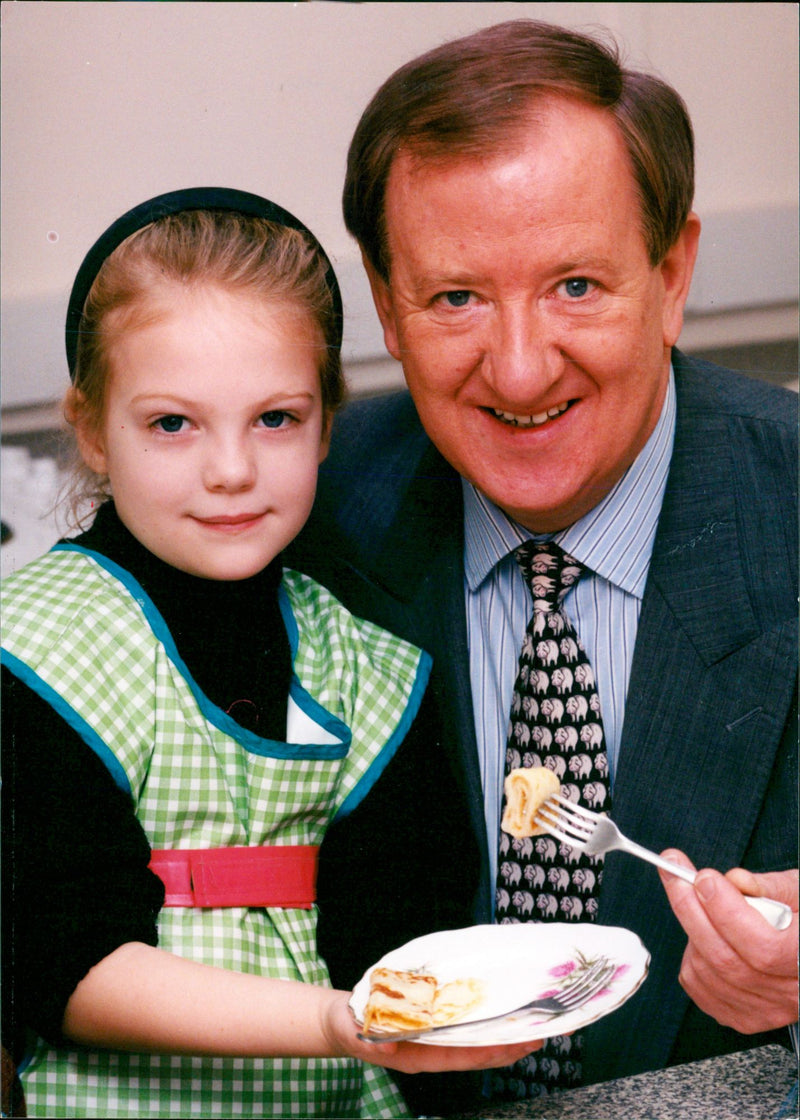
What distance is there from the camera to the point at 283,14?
1.56 metres

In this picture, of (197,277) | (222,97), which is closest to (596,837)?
(197,277)

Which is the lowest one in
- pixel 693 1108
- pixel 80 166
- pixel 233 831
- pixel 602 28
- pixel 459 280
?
pixel 693 1108

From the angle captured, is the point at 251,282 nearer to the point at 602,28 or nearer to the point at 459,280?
the point at 459,280

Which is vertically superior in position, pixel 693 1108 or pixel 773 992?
pixel 773 992

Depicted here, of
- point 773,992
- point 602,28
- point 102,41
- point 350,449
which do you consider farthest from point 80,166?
point 773,992

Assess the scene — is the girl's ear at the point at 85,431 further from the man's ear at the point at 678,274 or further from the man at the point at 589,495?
the man's ear at the point at 678,274

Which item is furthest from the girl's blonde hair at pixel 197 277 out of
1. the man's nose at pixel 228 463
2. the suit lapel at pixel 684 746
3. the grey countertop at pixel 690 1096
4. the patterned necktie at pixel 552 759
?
the grey countertop at pixel 690 1096

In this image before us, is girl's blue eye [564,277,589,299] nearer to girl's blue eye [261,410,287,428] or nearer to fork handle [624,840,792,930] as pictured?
girl's blue eye [261,410,287,428]

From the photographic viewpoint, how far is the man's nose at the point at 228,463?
1.53 m

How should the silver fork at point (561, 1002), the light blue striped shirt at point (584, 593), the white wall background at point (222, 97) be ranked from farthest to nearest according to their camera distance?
1. the light blue striped shirt at point (584, 593)
2. the white wall background at point (222, 97)
3. the silver fork at point (561, 1002)

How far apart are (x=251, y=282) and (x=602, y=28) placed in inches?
19.9

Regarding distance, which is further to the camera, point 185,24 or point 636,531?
point 636,531

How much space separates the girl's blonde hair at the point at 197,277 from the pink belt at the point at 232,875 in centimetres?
52

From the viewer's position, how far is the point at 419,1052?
149 centimetres
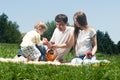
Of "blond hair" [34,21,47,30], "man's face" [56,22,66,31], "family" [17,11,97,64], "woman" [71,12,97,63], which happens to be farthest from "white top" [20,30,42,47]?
"woman" [71,12,97,63]

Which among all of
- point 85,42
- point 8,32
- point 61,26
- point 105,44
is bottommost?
point 105,44

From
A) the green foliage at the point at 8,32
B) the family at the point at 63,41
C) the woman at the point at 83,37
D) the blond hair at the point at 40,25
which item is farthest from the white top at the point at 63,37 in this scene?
the green foliage at the point at 8,32

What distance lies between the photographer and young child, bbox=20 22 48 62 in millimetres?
14133

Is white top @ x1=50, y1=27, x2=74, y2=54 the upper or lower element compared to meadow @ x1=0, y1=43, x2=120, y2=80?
upper

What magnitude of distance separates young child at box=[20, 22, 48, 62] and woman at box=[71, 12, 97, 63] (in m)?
0.93

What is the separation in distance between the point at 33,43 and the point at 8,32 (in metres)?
77.8

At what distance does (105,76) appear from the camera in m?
8.76

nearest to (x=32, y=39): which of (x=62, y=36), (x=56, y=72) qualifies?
(x=62, y=36)

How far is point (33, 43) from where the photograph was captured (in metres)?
14.4

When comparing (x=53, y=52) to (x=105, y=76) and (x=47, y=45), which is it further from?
__________________________________________________
— Task description —
Update all the entries above by replacing "blonde hair" with "fair hair" wherever it occurs, and leave everything else unchanged. Give the entries back without the pictures.

— Solution —
What distance is there from the camera to the point at 283,14?
1.56 metres

In this picture, of (197,277) | (222,97), which is closest to (596,837)?
(197,277)

Which is the lowest one in
- pixel 693 1108
- pixel 80 166
- pixel 233 831
- pixel 602 28
- pixel 459 280
?
pixel 693 1108

From the angle captured, is the point at 251,282 nearer to the point at 602,28 or nearer to the point at 459,280?
the point at 459,280

Which is vertically superior in position, pixel 693 1108 or pixel 773 992?
pixel 773 992

Depicted here, of
- point 773,992
- point 602,28
- point 102,41
- point 350,449
which do you consider farthest from point 80,166?
point 773,992

Assess the scene — is the girl's ear at the point at 85,431 further from the man's ear at the point at 678,274 or further from the man at the point at 589,495?
the man's ear at the point at 678,274

Which item is furthest from the girl's fair hair at pixel 197 277 out of
1. the man's nose at pixel 228 463
2. the suit lapel at pixel 684 746
3. the grey countertop at pixel 690 1096
4. the patterned necktie at pixel 552 759
?
the grey countertop at pixel 690 1096

In this image before us, is girl's blue eye [564,277,589,299] nearer to girl's blue eye [261,410,287,428] or nearer to fork handle [624,840,792,930] as pictured?
girl's blue eye [261,410,287,428]

From the photographic viewpoint, how far is the man's nose at the point at 228,463?
1.53 m

How should the silver fork at point (561, 1002), the light blue striped shirt at point (584, 593), the white wall background at point (222, 97) be ranked from farthest to nearest according to their camera distance?
1. the light blue striped shirt at point (584, 593)
2. the white wall background at point (222, 97)
3. the silver fork at point (561, 1002)

How far apart are (x=251, y=282) and (x=602, y=28) placed in inches?
19.9

Regarding distance, which is further to the camera, point 185,24 or point 636,531?
point 636,531

How much space separates the girl's fair hair at the point at 197,277 from the pink belt at the point at 232,875 in centimetres?
52

From the viewer's position, how far is the point at 419,1052?
149 centimetres
Of "blond hair" [34,21,47,30], "man's face" [56,22,66,31], "family" [17,11,97,64], "woman" [71,12,97,63], which happens to be farthest from "white top" [20,30,42,47]?
"woman" [71,12,97,63]

Which among all of
- point 85,42
- point 8,32
- point 61,26
- point 105,44
is bottommost?
point 105,44

From
A) the green foliage at the point at 8,32
B) the family at the point at 63,41
C) the woman at the point at 83,37
D) the blond hair at the point at 40,25
which item is farthest from the white top at the point at 63,37 in this scene?
the green foliage at the point at 8,32

What distance lies between the photographer and young child, bbox=20 22 48 62 in millimetres?
14133

Is white top @ x1=50, y1=27, x2=74, y2=54 the upper or lower element compared to meadow @ x1=0, y1=43, x2=120, y2=80?
upper

What magnitude of distance separates young child at box=[20, 22, 48, 62] and woman at box=[71, 12, 97, 63] (in m)?
0.93

What is the separation in distance between the point at 33,43 and the point at 8,32 (in metres)?
77.8

At what distance does (105,76) appear from the camera in m?
8.76

nearest to (x=32, y=39): which of (x=62, y=36), (x=56, y=72) qualifies?
(x=62, y=36)

How far is point (33, 43) from where the photograph was captured (in metres)?
14.4

When comparing (x=53, y=52) to (x=105, y=76) and (x=47, y=45), which is it further from?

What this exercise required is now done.